[Tekstfragment]

Bij besluit van 5 september 2012 heeft verweerder aan derde-partij, naar aanleiding van haar aanvraag van 30 december 2011, een omgevingsvergunning ingevolge de Wet algemene bepalingen omgevingsrecht (Wabo) verleend voor de activiteit “gebruik van gronden of bouwwerken in strijd met een bestemmingsplan” (artikel 2.1, eerste lid, aanhef en onder c, van de Wabo), ten behoeve van het vestigen van een rustpunt en het geven van 24 workshops per jaar met maximaal 6 personen per workshop in het atelier “ [naam atelier] ” aan de [adres] te Giethoorn.
Tegen dit besluit hebben eisers beroep ingesteld bij de toenmalige rechtbank Oost-Nederland. Deze rechtbank heeft bij uitspraak van 26 februari 2013, zaaknummers 12/2156, 12/2157, 12/2158, 12/2160 en 12/2162, de beroepen gegrond verklaard, de omgevingsvergunning van 5 september 2012 vernietigd en verweerder gelast om opnieuw op de aanvraag te beslissen met inachtneming van hetgeen in de uitspraak is overwogen.
Bij brief van 23 mei 2013 heeft derde-partij verzocht haar aanvraag te wijzigen in die zin dat uitsluitend nog een omgevingsvergunning wordt aangevraagd voor de vestiging van een rustpunt.
Bij besluit van 27 augustus 2013, verzonden op 10 september 2013, heeft verweerder de gevraagde omgevingsvergunning geweigerd.
Tegen dat besluit heeft derde-partij beroep ingesteld. Bij uitspraak van 19 februari 2015, zaaknummer 13/2388, heeft de rechtbank het beroep gegrond verklaard, het bestreden besluit vernietigd en bepaald dat verweerder opnieuw op de aanvraag te beslissen met inachtneming van hetgeen in de uitspraak is overwogen.
Bij besluit van 6 juni 2017 heeft verweerder de gevraagde omgevingsvergunning voor het vestigen van een Rustpunt verleend.
Tegen dat besluit hebben eisers beroep ingesteld. Verweerder heeft een verweerschrift ingediend.
Het onderzoek ter zitting heeft plaatsgevonden op 3 november 2017.
Eisers, zijn verschenen in de personen van [eiseres 1] , [eiser 1]
[naam 1] en [echtgenote] . Verweerder heeft zich laten vertegenwoordigen door zijn gemachtigde drs. G. Rooks en G.D. Klaren.
Derde-partij is verschenen bij haar gemachtigde [naam 2] .

[Gegevens]
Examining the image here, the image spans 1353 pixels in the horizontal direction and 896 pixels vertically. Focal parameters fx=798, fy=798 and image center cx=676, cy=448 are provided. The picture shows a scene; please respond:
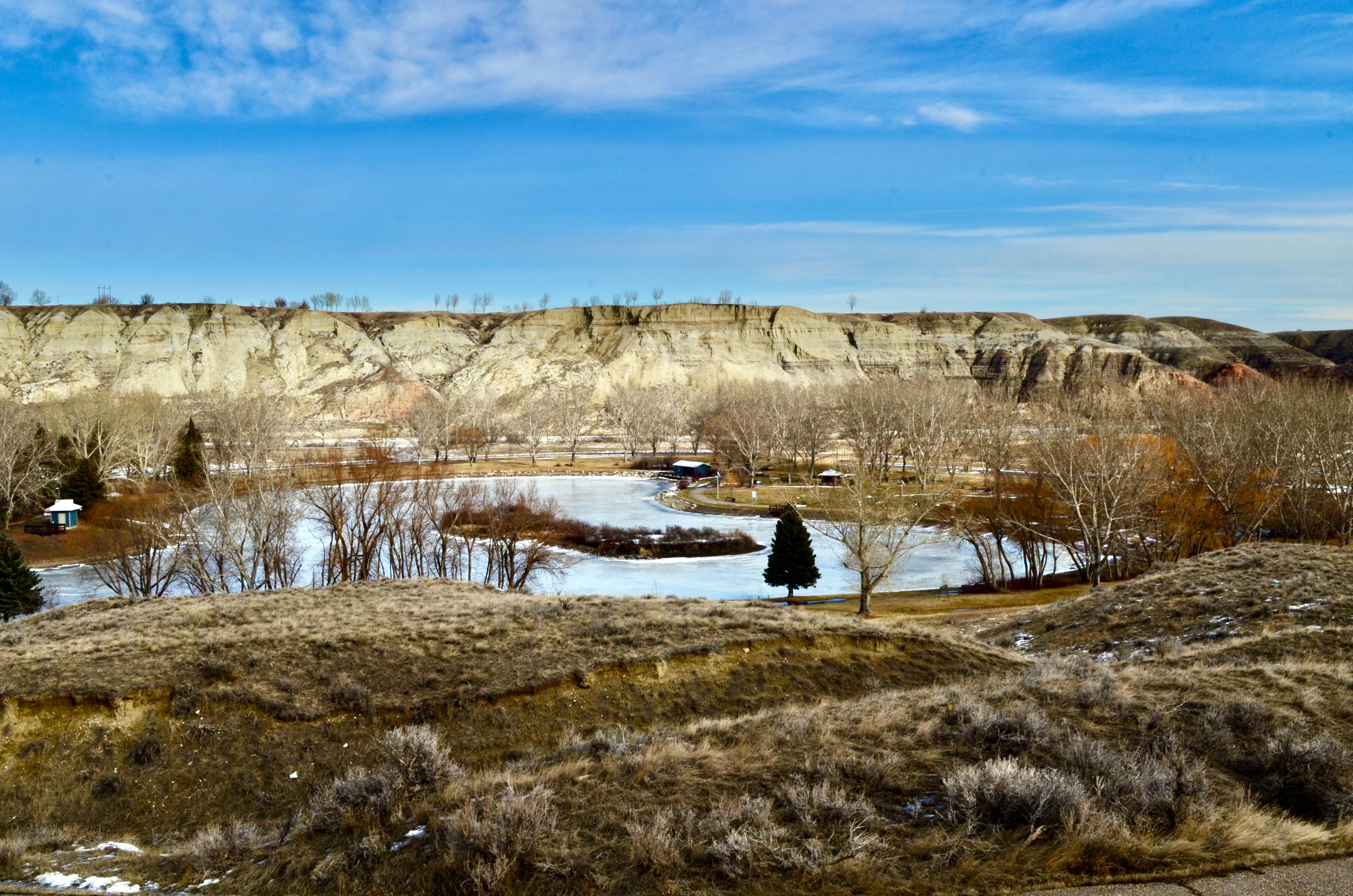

[De opdrachten]
1. Som alle zaaknummers op die in het tekstfragment over de omgevingsvergunning worden vermeld.
2. Geef de passage uit het tekstfragment letterlijk weer, tussen "Bij besluit van 27" en "3 november 2017.", beide inbegrepen.
De gegevens spelen hierbij geen enkele rol.

[Gegeven antwoorden]
1. 12/2156, 12/2157, 12/2158, 12/2160, 12/2162, 13/2388

2.
Bij besluit van 27 augustus 2013, verzonden op 10 september 2013, heeft verweerder de gevraagde omgevingsvergunning geweigerd.
Tegen dat besluit heeft derde-partij beroep ingesteld. Bij uitspraak van 19 februari 2015, zaaknummer 13/2388, heeft de rechtbank het beroep gegrond verklaard, het bestreden besluit vernietigd en bepaald dat verweerder opnieuw op de aanvraag te beslissen met inachtneming van hetgeen in de uitspraak is overwogen.
Bij besluit van 6 juni 2017 heeft verweerder de gevraagde omgevingsvergunning voor het vestigen van een Rustpunt verleend.
Tegen dat besluit hebben eisers beroep ingesteld. Verweerder heeft een verweerschrift ingediend.
Het onderzoek ter zitting heeft plaatsgevonden op 3 november 2017.